### Tasks and exercises:
1 - Duplicate the stretch of the case summary from "- Remands cases" through "pre-empted state-law claims.".
2 - Decide whether each statement below agrees with the case summary, answering yes or no and quoting the words that settle it. (a) Lohr's negligence and strict-liability claims were brought in Florida state court. (b) The Court treated the 510(k) process as formal federal approval of a device's design. (c) Justice O'Connor's opinion was joined by no other Justice.

### Source text:
___
Medtronic, Inc. v. Lohr
Headline: Narrow ruling lets state injury lawsuits against medical device makers proceed, rejecting blanket federal preemption and allowing patients to sue manufacturers over faulty pacemaker leads.
Holding: The Court held that the Medical Device Amendments do not categorically bar state common-law damage claims, allowing a Florida negligence and strict-liability suit over a pacemaker lead to proceed while the case returns for further proceedings.
- Permits many state product-liability lawsuits against medical device manufacturers to proceed.
- Limits federal preemption under the Medical Device Amendments for many 510(k) devices.
- Remands cases for trial so claims are resolved on their facts.
Summary
Background
A patient (Lora Lohr) sued a medical device maker after her pacemaker lead allegedly failed and caused a medical emergency. She brought negligence and strict-liability claims in Florida state court. The manufacturer removed the case and argued that the federal Medical Device Amendments of 1976 (MDA) — and the FDA’s clearance of the lead through the 510(k) process — pre-empted state-law claims.
Reasoning
The Court asked whether the MDA bars state common-law damage suits. It started from the usual presumption against pre-emption of state health and safety rules and examined the statute’s text and the FDA’s implementing regulations. The Court held that the 510(k) “substantial equivalence” process focuses on equivalence, not formal federal approval of a device’s design, and so does not automatically pre-empt design claims. It also said state claims that merely duplicate federal requirements can survive, and that general manufacturing and warning duties did not fall within the statute’s intended pre-emptive scope in this case. The Court reversed the appeals court insofar as it had found pre-emption and remanded for further proceedings.
Real world impact
The decision lets many injured patients pursue state product-liability suits against device makers, including suits over devices cleared by 510(k). It prevents a blanket immunity defense based on the MDA. Because the ruling resolves pre-emption rather than the underlying facts, individual claims still must be proved in lower courts and outcomes may differ by case and state law.
Dissents or concurrances
Justice Breyer agreed the MDA can sometimes pre-empt state tort suits but concluded it did not do so here. Justice O’Connor (joined by three Justices) would have read §360k more broadly and would have pre-empted at least some manufacturing and failure-to-warn claims.
___
### Data for review:
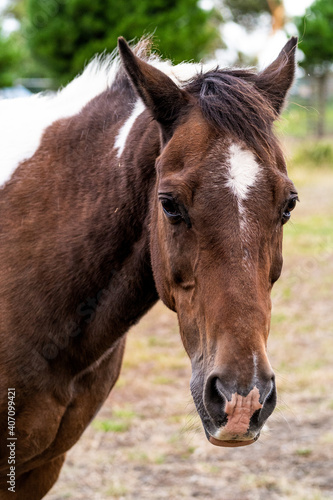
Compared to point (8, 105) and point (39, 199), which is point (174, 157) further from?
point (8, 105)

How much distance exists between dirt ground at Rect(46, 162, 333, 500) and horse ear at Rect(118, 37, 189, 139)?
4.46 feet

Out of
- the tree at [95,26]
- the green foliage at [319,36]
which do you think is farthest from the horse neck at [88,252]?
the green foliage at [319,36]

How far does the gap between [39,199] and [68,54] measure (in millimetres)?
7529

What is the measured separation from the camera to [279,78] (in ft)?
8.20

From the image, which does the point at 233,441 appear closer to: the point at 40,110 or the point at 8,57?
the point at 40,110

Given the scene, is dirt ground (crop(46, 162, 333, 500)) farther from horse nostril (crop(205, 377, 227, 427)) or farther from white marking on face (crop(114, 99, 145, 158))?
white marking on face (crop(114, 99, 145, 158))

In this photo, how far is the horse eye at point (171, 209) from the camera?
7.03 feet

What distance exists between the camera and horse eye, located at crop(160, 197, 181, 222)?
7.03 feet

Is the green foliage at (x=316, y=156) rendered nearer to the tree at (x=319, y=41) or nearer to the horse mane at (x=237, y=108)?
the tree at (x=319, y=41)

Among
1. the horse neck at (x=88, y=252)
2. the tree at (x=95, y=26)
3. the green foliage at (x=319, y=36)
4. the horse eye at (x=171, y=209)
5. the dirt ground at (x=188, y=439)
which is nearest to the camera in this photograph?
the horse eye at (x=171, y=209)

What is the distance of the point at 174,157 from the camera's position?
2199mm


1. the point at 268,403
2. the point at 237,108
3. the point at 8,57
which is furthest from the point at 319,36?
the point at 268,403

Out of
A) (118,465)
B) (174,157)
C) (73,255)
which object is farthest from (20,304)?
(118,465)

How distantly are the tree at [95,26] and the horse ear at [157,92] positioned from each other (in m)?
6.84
___
### Responses to the tasks:
1 -
- Remands cases for trial so claims are resolved on their facts.
Summary
Background
A patient (Lora Lohr) sued a medical device maker after her pacemaker lead allegedly failed and caused a medical emergency. She brought negligence and strict-liability claims in Florida state court. The manufacturer removed the case and argued that the federal Medical Device Amendments of 1976 (MDA) — and the FDA’s clearance of the lead through the 510(k) process — pre-empted state-law claims.

2 -
(a) Yes: "She brought negligence and strict-liability claims in Florida state court."
(b) No: "the 510(k) “substantial equivalence” process focuses on equivalence, not formal federal approval of a device’s design"
(c) No: "Justice O’Connor (joined by three Justices)"